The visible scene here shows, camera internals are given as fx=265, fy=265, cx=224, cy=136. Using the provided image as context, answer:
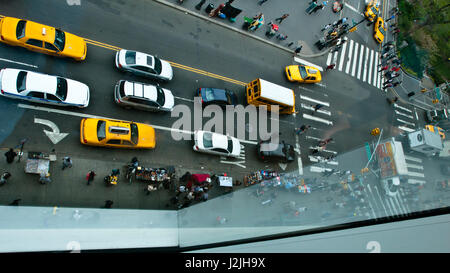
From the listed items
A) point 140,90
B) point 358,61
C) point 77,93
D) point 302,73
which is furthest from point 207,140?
point 358,61

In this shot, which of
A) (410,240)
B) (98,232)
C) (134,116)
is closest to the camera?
(410,240)

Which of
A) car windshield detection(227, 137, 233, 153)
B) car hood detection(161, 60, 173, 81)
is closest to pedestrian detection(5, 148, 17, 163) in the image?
A: car hood detection(161, 60, 173, 81)

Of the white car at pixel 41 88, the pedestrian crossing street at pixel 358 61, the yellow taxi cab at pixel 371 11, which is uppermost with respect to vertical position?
the yellow taxi cab at pixel 371 11

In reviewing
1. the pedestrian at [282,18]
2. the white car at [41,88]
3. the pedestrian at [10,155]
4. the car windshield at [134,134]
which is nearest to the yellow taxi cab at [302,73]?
the pedestrian at [282,18]

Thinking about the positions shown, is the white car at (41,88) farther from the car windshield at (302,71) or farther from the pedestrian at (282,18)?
the pedestrian at (282,18)

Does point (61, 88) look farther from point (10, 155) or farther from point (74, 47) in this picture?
point (10, 155)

════

Exercise prompt:
Can you extract all of the entries above word for word, leaving out the pictures?

Exercise answer:
The visible scene here shows, camera internals are given as fx=265, fy=265, cx=224, cy=136. Using the provided image as context, answer:
From the listed items
A) point 140,90
B) point 358,61
C) point 77,93
D) point 302,73
which is furthest from point 207,140?
point 358,61

In this shot, which of
A) (410,240)
B) (98,232)
C) (134,116)
is closest to the camera?
(410,240)

Which of
A) car windshield detection(227, 137, 233, 153)
B) car hood detection(161, 60, 173, 81)
is closest to pedestrian detection(5, 148, 17, 163) in the image?
A: car hood detection(161, 60, 173, 81)

Of the white car at pixel 41 88, the pedestrian crossing street at pixel 358 61, the yellow taxi cab at pixel 371 11, which is uppermost with respect to vertical position?
the yellow taxi cab at pixel 371 11

In reviewing
1. the pedestrian at [282,18]
2. the white car at [41,88]
3. the pedestrian at [10,155]
4. the car windshield at [134,134]
which is nearest to the yellow taxi cab at [302,73]?
the pedestrian at [282,18]

Thinking about the positions shown, is the white car at (41,88) farther from the car windshield at (302,71) or farther from the pedestrian at (282,18)?
the pedestrian at (282,18)

Does point (61, 88) look farther from point (10, 155) or farther from point (74, 47) in this picture?
point (10, 155)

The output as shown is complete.